- DATA FOR REVIEW
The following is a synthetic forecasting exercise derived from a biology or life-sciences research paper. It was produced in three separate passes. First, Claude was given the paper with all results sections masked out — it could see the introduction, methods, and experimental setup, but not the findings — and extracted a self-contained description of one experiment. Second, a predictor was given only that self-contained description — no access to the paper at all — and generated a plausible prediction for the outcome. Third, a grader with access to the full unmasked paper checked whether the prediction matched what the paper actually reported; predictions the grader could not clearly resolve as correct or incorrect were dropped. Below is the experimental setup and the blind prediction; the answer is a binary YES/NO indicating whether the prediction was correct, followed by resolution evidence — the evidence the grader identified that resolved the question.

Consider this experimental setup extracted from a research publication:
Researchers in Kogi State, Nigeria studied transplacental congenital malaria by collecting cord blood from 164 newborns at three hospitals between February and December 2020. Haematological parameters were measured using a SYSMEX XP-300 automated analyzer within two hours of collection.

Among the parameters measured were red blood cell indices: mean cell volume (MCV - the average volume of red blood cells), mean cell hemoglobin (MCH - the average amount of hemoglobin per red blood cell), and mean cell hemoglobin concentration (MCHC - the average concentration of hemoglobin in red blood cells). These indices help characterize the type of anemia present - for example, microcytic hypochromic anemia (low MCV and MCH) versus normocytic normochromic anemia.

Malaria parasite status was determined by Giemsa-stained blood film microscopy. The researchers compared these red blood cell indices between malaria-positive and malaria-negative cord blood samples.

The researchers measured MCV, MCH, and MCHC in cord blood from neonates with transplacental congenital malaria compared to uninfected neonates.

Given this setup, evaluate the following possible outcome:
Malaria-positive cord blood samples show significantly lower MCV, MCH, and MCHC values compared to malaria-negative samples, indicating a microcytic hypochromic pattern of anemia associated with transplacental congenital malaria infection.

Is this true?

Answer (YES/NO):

- WHAT YOU ARE ASKED TO DO
In the records above, find each line with the string "indices" and list it.

- PROBLEM SOLUTION
Among the parameters measured were red blood cell indices: mean cell volume (MCV - the average volume of red blood cells), mean cell hemoglobin (MCH - the average amount of hemoglobin per red blood cell), and mean cell hemoglobin concentration (MCHC - the average concentration of hemoglobin in red blood cells). These indices help characterize the type of anemia present - for example, microcytic hypochromic anemia (low MCV and MCH) versus normocytic normochromic anemia.
Malaria parasite status was determined by Giemsa-stained blood film microscopy. The researchers compared these red blood cell indices between malaria-positive and malaria-negative cord blood samples.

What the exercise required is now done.